Starting with the line that contains "Observing the image", reproduce each line through the end of the listing below, with no other output.
======== EXERCISE INPUT ========
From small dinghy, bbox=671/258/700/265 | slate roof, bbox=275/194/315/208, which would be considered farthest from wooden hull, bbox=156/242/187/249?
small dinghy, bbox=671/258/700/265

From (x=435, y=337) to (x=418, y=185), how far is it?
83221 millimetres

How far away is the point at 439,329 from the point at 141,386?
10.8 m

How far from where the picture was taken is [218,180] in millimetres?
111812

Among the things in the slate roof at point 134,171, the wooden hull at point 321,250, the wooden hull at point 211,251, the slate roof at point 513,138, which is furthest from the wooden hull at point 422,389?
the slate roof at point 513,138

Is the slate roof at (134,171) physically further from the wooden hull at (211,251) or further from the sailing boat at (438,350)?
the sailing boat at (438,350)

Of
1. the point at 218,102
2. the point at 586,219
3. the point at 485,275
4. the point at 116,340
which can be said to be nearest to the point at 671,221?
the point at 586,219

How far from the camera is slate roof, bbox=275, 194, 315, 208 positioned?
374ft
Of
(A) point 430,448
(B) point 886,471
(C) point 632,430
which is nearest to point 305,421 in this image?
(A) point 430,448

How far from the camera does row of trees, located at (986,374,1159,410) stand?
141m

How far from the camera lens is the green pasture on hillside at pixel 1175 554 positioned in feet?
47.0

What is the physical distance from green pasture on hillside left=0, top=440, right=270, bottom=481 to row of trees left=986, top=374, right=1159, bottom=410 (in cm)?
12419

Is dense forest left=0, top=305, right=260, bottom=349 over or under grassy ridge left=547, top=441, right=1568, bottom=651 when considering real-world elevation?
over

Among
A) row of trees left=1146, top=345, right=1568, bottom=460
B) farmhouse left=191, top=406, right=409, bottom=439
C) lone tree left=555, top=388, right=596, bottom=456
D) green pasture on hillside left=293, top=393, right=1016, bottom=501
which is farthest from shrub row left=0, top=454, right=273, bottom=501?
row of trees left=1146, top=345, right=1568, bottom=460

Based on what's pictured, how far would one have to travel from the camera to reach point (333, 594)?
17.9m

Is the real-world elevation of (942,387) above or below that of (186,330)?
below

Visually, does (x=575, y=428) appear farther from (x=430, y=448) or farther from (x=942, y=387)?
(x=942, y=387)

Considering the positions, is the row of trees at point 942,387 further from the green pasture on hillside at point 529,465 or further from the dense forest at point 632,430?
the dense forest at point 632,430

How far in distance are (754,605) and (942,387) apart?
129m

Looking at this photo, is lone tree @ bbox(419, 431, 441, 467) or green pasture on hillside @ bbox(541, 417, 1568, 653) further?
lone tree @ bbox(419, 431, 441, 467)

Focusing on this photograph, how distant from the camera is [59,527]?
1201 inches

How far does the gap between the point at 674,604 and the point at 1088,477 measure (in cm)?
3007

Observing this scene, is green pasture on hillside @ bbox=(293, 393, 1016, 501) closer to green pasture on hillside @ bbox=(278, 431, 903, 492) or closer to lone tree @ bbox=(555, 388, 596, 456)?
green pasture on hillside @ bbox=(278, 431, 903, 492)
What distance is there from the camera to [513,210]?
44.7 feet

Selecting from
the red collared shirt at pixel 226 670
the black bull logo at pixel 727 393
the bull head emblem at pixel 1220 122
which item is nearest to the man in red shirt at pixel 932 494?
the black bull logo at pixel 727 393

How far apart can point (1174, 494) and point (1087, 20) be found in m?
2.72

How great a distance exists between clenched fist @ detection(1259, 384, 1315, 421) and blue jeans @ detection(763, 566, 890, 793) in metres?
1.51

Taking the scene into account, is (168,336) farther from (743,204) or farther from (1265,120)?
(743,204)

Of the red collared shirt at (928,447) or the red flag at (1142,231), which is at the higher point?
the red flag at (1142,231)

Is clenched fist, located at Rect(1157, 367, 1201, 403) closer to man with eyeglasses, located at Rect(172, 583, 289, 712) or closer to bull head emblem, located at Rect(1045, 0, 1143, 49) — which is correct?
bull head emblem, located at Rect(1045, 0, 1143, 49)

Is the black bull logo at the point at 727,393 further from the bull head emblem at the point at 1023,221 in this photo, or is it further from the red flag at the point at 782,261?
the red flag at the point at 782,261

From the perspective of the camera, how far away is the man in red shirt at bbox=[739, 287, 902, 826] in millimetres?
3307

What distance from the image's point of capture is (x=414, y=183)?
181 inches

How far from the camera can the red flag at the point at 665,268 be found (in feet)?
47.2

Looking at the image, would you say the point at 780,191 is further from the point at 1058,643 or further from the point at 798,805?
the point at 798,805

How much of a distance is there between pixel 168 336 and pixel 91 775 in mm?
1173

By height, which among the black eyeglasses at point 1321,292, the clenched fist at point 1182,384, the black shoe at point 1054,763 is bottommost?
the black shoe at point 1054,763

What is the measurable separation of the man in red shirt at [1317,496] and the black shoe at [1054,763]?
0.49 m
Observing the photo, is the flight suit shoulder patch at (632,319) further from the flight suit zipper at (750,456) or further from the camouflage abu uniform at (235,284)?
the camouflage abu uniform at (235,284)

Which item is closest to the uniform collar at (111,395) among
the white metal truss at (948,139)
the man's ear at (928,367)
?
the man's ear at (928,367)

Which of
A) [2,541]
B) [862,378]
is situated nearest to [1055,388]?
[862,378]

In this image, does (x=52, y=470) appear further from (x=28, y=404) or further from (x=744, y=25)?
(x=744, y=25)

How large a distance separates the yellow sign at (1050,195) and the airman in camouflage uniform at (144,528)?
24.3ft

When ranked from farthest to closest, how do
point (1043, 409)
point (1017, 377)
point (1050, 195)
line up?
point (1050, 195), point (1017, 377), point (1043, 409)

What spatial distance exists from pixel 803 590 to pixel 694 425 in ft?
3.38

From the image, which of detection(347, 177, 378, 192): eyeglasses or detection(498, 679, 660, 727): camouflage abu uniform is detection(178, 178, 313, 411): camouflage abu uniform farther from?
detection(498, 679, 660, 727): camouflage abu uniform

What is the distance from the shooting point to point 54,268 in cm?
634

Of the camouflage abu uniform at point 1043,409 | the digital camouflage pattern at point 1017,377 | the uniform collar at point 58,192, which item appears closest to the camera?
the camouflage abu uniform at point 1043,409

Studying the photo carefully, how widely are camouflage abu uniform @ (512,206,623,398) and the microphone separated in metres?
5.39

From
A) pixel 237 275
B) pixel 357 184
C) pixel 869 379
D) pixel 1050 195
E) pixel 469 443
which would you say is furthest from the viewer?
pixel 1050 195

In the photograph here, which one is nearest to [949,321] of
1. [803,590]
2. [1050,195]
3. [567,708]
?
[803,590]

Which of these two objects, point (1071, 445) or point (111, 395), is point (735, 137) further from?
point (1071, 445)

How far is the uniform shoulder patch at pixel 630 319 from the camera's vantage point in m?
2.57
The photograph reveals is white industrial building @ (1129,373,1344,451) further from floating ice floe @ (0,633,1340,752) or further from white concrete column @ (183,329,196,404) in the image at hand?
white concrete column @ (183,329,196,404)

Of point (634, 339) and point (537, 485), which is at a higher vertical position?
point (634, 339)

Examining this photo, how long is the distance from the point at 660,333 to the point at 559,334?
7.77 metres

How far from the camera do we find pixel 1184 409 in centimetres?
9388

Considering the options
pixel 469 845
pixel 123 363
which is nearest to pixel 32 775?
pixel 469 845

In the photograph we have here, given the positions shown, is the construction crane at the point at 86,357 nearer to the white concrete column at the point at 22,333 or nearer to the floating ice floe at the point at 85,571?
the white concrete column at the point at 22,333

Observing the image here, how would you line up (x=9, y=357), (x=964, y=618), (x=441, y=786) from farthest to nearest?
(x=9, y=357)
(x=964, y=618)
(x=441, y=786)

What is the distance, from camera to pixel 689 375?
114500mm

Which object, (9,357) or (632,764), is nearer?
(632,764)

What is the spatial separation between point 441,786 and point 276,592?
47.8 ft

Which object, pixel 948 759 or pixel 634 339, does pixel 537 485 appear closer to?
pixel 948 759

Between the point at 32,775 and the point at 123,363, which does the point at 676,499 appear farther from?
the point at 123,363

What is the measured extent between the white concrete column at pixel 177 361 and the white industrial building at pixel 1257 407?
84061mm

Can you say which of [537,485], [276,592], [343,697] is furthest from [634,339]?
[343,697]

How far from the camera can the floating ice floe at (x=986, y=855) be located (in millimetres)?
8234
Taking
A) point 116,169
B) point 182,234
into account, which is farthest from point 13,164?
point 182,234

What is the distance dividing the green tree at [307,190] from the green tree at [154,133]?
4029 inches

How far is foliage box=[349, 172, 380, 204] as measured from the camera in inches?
========
▶ **SOLVED PROBLEM**:
Observing the image here, how would you line up (x=9, y=357), (x=964, y=618), (x=441, y=786) from farthest to nearest?
(x=9, y=357)
(x=964, y=618)
(x=441, y=786)

What is the distance, from camera to pixel 689 375?
114500mm

Which object, (9,357) or (632,764), is nearer?
(632,764)

What is the spatial separation between point 441,786 and point 276,592?
47.8 ft

Which object, pixel 948 759 or pixel 634 339, does pixel 537 485 appear closer to?
pixel 948 759

Between the point at 32,775 and the point at 123,363, which does the point at 676,499 appear farther from?
the point at 123,363

What is the measured extent between the white concrete column at pixel 177 361 and the white industrial building at pixel 1257 407?
84061mm

Can you say which of [537,485], [276,592], [343,697] is furthest from [634,339]?
[343,697]

How far from the camera can the floating ice floe at (x=986, y=855) be located (in millimetres)?
8234
Taking
A) point 116,169
B) point 182,234
into account, which is farthest from point 13,164?
point 182,234

What is the distance dividing the green tree at [307,190] from the green tree at [154,133]?
4029 inches

How far is foliage box=[349, 172, 380, 204] as measured from the camera in inches?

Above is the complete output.